## Task goal
Each line below must be transcribed exactly, and no picture may appear in the transcription.

## Provided material
□ □ □ □ □ □ □

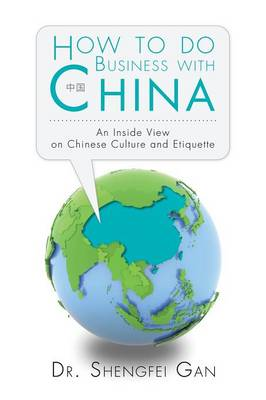 How to Do Business with China: An Inside View on Chinese Culture and Etiquette (Paperback)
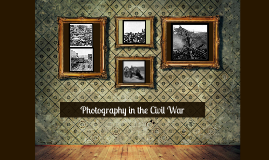 Copy of Photography in the Civil War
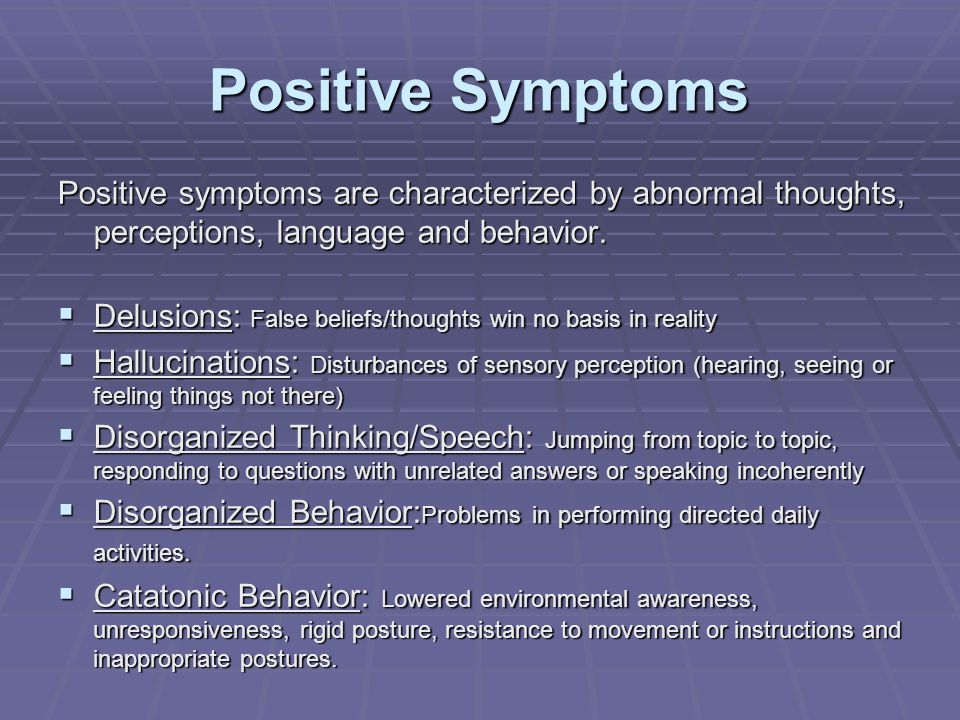 Positive SymptomsPositive symptoms are characterized by abnormal thoughts, perceptions, language and behavior.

□ □ □ □ □ □ □

## Output
 How to Do Business with China: An Inside View on Chinese Culture and Etiquette (Paperback)
 Copy of Photography in the Civil War
 Positive SymptomsPositive symptoms are characterized by abnormal thoughts, perceptions, language and behavior.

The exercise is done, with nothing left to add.